This opinion will be unpublished and

may not be cited except as provided by

Minn. Stat. § 480A.08, subd. 3 (2004).






State of Minnesota,





Brian K. Jackson,




Filed October 31, 2006


Worke, Judge


Becker County District Court

File No. K2-04-941


Mike Hatch, Attorney General, Thomas R. Ragatz, Assistant Attorney General, 1800 Bremer Tower, 445 Minnesota Street, St. Paul, MN 55101; and


Joseph Evans, Becker County Attorney, P. O. Box 476, Detroit Lakes, MN 56502 (for respondent)


John M. Stuart, State Public Defender, Jodie L. Carlson, Assistant Public Defender, 2221 University Avenue SE, Suite 425, Minneapolis, MN 55414 (for appellant)


            Considered and decided by Worke, Presiding Judge; Shumaker, Judge; and Stoneburner, Judge.

U N P U B L I S H E D   O P I N I O N

WORKE, Judge

On appeal from conviction of first-degree DWI, appellant argues that the police officer who saw appellant’s vehicle proceed through an intersection with its turn signal on without turning, and then followed the car and found it parked with two of its tires up on the curb did not have articulable suspicion to stop him.  We affirm.


            Appellant Brian Keith Jackson argues that the evidence against him should have been suppressed because the officer who stopped him did not have a reasonable articulable suspicion.  When reviewing a pretrial order on a motion to suppress evidence, this court reviews the facts independently to determine whether, as a matter of law, the district court erred by suppressing or not suppressing the evidence.  State v. Harris, 590 N.W.2d 90, 98 (Minn. 1999).  In the absence of a factual dispute, whether the officer articulated an adequate basis for the stop is a question of law subject to de novo review.  State v. Waddell, 655 N.W.2d 803, 809 (Minn. 2003). 

An officer may conduct an investigatory stop and temporarily seize a person if the officer has a “particularized and objective basis for suspecting the particular person stopped of criminal activity.”  State v. Pike, 551 N.W.2d 919, 921 (Minn. 1996) (quotation omitted).  The officer’s suspicion must be based on “specific and articulable facts that, along with rational inferences from those facts, reasonably warrant the intrusion of a stop.”  State v.
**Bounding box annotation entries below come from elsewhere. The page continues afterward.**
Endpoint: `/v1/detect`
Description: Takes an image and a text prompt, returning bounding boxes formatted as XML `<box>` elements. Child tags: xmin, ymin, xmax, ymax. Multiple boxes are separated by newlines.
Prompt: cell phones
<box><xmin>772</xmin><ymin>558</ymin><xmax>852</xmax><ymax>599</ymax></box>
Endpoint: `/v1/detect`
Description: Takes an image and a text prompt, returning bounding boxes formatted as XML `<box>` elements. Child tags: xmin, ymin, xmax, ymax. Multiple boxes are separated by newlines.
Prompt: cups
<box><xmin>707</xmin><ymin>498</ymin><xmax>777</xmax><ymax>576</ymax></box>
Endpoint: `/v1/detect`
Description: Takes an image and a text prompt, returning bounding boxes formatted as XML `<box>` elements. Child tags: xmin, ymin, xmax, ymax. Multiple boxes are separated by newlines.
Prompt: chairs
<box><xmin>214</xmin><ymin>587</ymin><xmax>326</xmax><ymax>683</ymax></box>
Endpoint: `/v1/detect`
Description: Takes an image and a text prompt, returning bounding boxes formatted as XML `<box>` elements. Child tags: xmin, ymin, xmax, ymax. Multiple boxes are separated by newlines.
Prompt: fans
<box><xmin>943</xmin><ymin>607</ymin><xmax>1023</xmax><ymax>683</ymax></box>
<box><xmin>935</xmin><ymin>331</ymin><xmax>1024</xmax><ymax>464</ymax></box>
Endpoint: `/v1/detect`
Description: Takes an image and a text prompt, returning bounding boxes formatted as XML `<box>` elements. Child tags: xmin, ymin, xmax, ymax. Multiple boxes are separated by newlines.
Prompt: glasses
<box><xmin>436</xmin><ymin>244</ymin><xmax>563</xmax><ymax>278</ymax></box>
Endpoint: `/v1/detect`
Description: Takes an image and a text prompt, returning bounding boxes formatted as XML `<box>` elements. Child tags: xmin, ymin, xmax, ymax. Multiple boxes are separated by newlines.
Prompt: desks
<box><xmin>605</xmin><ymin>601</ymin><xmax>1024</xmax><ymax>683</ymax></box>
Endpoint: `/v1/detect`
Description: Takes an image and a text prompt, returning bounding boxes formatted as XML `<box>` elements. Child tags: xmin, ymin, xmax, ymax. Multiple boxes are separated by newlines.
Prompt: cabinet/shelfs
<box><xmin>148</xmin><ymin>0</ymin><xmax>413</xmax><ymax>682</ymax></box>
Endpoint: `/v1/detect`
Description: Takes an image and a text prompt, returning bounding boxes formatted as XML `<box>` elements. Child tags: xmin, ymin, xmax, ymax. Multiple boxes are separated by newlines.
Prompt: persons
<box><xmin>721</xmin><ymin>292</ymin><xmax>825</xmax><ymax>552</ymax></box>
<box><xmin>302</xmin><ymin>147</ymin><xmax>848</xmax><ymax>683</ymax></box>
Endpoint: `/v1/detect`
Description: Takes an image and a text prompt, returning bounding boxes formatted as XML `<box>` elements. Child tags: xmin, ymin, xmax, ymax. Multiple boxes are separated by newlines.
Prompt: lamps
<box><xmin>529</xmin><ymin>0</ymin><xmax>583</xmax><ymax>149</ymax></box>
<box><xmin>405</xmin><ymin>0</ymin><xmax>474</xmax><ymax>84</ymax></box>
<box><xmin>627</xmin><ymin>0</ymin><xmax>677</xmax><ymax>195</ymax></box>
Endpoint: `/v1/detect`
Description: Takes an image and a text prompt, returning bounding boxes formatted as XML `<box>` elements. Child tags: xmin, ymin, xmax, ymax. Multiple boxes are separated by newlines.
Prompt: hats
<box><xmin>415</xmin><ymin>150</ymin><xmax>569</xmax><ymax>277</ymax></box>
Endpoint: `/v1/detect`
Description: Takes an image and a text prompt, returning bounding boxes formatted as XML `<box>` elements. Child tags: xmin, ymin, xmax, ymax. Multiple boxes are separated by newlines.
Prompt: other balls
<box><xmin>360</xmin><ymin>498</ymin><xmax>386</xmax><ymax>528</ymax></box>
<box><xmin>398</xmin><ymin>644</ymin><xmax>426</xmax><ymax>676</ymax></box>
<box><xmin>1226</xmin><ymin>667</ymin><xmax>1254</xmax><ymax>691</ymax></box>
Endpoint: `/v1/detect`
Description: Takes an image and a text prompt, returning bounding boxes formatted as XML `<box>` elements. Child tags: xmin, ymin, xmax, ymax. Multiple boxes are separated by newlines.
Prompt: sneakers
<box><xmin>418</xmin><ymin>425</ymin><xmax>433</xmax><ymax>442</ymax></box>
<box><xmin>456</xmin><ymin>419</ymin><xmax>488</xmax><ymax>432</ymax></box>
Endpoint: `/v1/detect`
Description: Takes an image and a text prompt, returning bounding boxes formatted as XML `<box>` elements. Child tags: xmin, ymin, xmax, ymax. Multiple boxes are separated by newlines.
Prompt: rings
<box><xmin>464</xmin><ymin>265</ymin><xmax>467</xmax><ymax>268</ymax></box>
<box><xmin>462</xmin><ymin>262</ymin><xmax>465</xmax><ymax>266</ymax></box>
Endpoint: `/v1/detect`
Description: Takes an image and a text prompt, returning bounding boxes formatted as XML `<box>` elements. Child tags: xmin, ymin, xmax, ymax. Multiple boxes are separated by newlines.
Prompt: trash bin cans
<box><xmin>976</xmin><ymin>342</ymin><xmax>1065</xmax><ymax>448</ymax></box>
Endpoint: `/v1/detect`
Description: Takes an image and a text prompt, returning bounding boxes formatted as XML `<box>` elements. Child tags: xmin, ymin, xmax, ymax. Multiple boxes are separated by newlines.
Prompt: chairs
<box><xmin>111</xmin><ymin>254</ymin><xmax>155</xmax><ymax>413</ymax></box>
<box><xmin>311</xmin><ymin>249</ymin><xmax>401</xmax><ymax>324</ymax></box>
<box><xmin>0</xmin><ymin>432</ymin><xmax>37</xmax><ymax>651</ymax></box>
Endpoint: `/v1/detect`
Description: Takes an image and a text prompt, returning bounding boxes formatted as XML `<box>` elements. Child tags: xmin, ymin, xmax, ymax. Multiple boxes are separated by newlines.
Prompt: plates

Richardson, 622 N.W.2d 823, 825 (Minn. 2001).  Specific, articulable facts are those “that, by their nature, quality, repetition, or pattern become so unusual and suspicious that they support at least one inference of the possibility of criminal activity.”  State v. Schrupp, 625 N.W.2d 844, 847-48 (Minn. App. 2001), review denied (Minn. July 24, 2001).   

            Here, the officer had a reasonable articulable suspicion to stop appellant.  The officer observed a vehicle traveling through an intersection with its turn signal on without turning.  It was approximately 11:15 p.m. and the vehicle was traveling from the area where a bar is located.  The officer followed the vehicle and found it parked with its right-side tires up on the curb.  As appellant exited the vehicle, the officer pulled up, rolled down his window, and asked appellant to stop.  Appellant stopped momentarily, but then fled on foot.  After appellant was apprehended, the officer noticed an odor of an alcoholic beverage and marijuana coming from appellant, and observed that appellant’s eyes were bloodshot and watery.

            The fact that appellant was driving from the direction of a bar is relevant in establishing a reasonable suspicion.  See Paulson v. Comm’r of Pub. Safety, 384 N.W.2d 244, 246 (Minn. App. 1986) (stating that it was relevant that the driver was traveling on a route commonly used by patrons of a particular bar, at a time shortly after bar closing).  And an actual traffic violation is not required in order for an officer to conduct a stop; thus, the officer was able to articulate a reasonable suspicion after observing appellant driving with his turn signal on, but not turning and parking his vehicle with two tires on the curb.  See Engwer v. Comm’r of Pub. Safety, 383 N.W.2d 418, 419 (Minn. App. 1986); see also Berge v. Comm’r of Pub. Safety, 374 N.W.2d 730, 733 (Minn. 1985) (stating that the determinative issue is not whether an officer saw a violation but whether his “belief” that a violation occurred was reasonably inferable from what was observed).  Moreover, “suspicion is all that is required, if the officer can sufficiently articulate the factual basis for his suspicion.”  Berge, 374 N.W.2d at 733; see also Thomeczek v. Comm’r of Pub. Safety, 364 N.W.2d 471, 472 (Minn. 1985) (upholding stop where police officer saw legally parked car with lights on and motor running, late at night, in vacant lot near construction area where crime “might occur”); State v. Barber, 308 Minn. 204, 206-07, 241 N.W.2d 476, 477 (1976) (holding that lawfully, but unusually displayed license plates justified stop).